→ Task: Starting with the line that contains "What is the distance that", set down each line through the end of the entries below, exactly and with nothing added.

→ The records:
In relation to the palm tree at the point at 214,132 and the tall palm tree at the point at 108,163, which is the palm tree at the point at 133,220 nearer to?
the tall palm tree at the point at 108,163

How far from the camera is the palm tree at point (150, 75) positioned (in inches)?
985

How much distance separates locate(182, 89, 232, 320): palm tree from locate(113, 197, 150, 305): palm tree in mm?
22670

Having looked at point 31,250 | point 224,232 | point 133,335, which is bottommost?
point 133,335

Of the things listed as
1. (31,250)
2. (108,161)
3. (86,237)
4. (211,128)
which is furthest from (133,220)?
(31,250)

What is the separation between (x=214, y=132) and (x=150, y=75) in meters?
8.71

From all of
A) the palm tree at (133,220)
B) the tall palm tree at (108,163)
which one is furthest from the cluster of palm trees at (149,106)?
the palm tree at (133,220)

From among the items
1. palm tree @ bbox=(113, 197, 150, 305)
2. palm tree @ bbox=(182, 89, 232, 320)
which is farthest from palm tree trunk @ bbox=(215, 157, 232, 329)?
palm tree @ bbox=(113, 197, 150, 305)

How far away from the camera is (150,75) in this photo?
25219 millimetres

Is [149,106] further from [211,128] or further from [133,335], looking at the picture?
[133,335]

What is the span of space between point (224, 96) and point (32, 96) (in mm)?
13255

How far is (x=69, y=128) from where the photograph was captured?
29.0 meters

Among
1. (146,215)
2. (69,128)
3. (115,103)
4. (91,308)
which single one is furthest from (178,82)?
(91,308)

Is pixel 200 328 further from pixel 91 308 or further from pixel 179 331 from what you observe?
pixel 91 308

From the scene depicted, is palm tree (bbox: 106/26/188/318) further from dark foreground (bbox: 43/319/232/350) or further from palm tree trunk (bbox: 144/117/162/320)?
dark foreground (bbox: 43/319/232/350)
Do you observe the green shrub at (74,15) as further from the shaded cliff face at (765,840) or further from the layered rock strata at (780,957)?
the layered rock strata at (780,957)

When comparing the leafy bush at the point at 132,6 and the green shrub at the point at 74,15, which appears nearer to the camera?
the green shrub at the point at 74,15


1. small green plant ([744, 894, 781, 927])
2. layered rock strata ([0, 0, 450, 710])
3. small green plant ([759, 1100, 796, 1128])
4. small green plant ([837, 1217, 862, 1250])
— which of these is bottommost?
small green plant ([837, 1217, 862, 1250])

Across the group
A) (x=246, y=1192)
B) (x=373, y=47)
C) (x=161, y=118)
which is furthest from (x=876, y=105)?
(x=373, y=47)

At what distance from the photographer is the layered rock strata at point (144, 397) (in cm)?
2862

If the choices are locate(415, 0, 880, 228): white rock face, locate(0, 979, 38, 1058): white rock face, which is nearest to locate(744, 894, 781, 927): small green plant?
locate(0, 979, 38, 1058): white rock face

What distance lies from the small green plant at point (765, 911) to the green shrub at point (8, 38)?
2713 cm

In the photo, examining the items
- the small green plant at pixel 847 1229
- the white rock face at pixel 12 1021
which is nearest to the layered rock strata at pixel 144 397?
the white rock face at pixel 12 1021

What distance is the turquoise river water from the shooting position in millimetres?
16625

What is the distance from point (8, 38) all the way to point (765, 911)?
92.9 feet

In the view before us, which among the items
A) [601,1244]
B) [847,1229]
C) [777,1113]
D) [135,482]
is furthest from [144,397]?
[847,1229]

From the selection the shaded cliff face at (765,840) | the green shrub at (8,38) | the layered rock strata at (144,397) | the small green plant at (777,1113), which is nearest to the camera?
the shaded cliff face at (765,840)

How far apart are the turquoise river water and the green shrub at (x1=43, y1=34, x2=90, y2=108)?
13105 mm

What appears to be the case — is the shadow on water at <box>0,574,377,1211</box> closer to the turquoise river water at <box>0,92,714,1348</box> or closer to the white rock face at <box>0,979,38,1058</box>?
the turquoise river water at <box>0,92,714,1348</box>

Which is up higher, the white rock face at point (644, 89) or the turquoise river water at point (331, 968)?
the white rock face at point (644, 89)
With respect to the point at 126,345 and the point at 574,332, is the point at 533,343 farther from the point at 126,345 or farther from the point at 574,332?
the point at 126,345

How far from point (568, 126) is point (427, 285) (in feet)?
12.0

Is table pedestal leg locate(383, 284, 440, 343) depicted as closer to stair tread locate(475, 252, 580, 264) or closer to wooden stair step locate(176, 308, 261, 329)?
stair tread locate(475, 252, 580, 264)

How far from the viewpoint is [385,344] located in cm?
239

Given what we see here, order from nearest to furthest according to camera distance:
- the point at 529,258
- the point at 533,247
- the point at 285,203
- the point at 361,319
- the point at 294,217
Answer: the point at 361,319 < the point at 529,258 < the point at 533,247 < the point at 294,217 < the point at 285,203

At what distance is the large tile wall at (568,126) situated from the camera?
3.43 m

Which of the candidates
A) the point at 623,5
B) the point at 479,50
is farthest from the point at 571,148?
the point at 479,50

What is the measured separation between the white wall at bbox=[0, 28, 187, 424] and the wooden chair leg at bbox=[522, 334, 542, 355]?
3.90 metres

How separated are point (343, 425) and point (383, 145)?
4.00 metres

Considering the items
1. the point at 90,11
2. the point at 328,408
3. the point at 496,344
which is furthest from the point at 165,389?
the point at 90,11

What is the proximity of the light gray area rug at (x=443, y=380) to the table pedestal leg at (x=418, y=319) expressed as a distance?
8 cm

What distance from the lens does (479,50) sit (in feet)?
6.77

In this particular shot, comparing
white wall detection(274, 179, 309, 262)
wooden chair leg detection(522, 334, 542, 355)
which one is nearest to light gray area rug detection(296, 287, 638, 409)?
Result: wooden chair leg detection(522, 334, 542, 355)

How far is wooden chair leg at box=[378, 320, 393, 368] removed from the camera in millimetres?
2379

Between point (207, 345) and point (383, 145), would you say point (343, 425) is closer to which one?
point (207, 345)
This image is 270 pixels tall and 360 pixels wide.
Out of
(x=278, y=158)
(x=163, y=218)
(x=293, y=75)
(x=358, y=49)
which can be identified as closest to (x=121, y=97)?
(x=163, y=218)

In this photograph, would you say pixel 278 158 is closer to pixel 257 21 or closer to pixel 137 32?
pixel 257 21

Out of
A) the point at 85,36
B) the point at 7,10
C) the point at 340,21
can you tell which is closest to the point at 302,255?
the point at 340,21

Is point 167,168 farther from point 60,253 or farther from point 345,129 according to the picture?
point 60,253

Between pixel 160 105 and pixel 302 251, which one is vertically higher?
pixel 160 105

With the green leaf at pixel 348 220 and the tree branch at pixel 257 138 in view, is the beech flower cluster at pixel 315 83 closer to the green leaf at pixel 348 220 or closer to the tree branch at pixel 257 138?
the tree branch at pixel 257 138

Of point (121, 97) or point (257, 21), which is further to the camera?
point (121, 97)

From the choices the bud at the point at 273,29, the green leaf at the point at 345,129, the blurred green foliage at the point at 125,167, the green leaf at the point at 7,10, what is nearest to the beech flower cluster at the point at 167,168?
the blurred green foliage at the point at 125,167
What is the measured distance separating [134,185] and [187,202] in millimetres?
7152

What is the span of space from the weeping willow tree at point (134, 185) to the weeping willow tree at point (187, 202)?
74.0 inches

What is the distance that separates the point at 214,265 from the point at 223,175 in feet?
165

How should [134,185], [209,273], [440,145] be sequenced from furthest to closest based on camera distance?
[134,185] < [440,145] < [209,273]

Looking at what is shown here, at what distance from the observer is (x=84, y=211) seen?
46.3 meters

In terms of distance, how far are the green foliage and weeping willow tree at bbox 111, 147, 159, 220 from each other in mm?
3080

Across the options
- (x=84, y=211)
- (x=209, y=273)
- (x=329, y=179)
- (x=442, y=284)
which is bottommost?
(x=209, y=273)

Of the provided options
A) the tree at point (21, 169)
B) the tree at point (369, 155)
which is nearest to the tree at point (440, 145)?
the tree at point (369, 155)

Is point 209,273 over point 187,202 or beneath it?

→ Solution for this problem:
What is the distance that separates the point at 214,265 from the point at 223,175 in feet?
165

How should [134,185], [209,273], [440,145] be sequenced from furthest to closest based on camera distance?
[134,185] < [440,145] < [209,273]

Looking at what is shown here, at what distance from the observer is (x=84, y=211) seen?
46.3 meters

In terms of distance, how far are the green foliage and weeping willow tree at bbox 111, 147, 159, 220 from each other in mm?
3080

Across the options
- (x=84, y=211)
- (x=209, y=273)
- (x=329, y=179)
- (x=442, y=284)
which is bottommost?
(x=209, y=273)

Of the provided options
A) the tree at point (21, 169)
B) the tree at point (369, 155)
which is nearest to the tree at point (440, 145)?
the tree at point (369, 155)

Is point 209,273 over point 187,202 or beneath it?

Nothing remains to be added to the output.